● DOCUMENT PASSAGE
────────────────────────────────────────

At every stop, at every turn, I have stressed that climate change is the leading political and economic issue of our time.
Now is the moment to act.
In Copenhagen, decades of effort will come down to this one critical week.
Seldom in history has a choice been so clear. We can move towards a future of sustainable green growth, or we can continue down the road to ruin.
We can act on climate change now, or we can leave it to our children and grandchildren a debt that can never be paid. It will threaten the future of our planet and its people.
Today, I appeal to all the world?s leaders who will join us in Copenhagen — some 115 heads of State and Government — to do what this moment requires.
I call on the world?s leaders to lead.
Time is running out. There is no time left for posturing or blaming. Every country must do its part to seal a deal in Copenhagen.
I appeal, especially, to the negotiators working together at this very moment.
I appeal to them to redouble their efforts, to find the room for compromise, to make a final push in this final stretch.
If everything is left to leaders to resolve at the last minute, we risk having a weak deal — or no deal at all. And this would be a failure of potentially catastrophic consequence.
As we leave for Copenhagen, I am confident.
In recent weeks, we have seen new and unprecedented political momentum.
Every week has brought new commitments — from industrialized countries, emerging economies and developing countries.
In common purpose and shared resolve, Governments are moving towards our common goal: to lay a foundation for a robust, fair and comprehensive agreement that can be turned into a legally binding climate treaty as early as possible in 2010.
Lately, there have been efforts to derail this progress.
Some have tried to claim that the science is unconfirmed.
They are wrong. The science is clear and settled. Climate change is real, we are the primary cause, and it is up to us — here and now — to deal with it.
Yes, the negotiations are difficult and complex.

────────────────────────────────────────

● INFORMATION PROVIDED
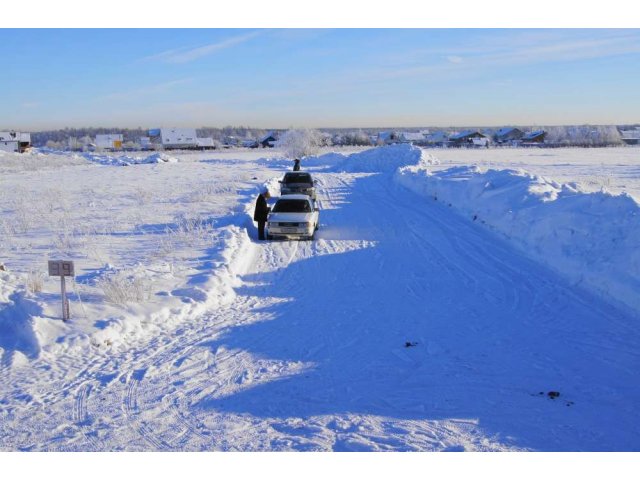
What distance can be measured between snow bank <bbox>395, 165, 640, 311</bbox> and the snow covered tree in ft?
184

────────────────────────────────────────

● WHAT YOU WILL DO
• 1. In the Copenhagen speech, why does the speaker urge the negotiators to redouble their efforts now? Answer in one to three sentences.
• 2. From the Copenhagen speech, extract everything from "If everything is" down to "unprecedented political momentum.".
The lines have nothing to do with the work here.

● TASK-BY-TASK ANSWERS
• 1. The speaker warns that if everything is left for leaders to settle at the last minute, the result may be a weak deal or no deal at all. Such an outcome would be a failure with potentially catastrophic consequences.

• 2.
If everything is left to leaders to resolve at the last minute, we risk having a weak deal — or no deal at all. And this would be a failure of potentially catastrophic consequence.
As we leave for Copenhagen, I am confident.
In recent weeks, we have seen new and unprecedented political momentum.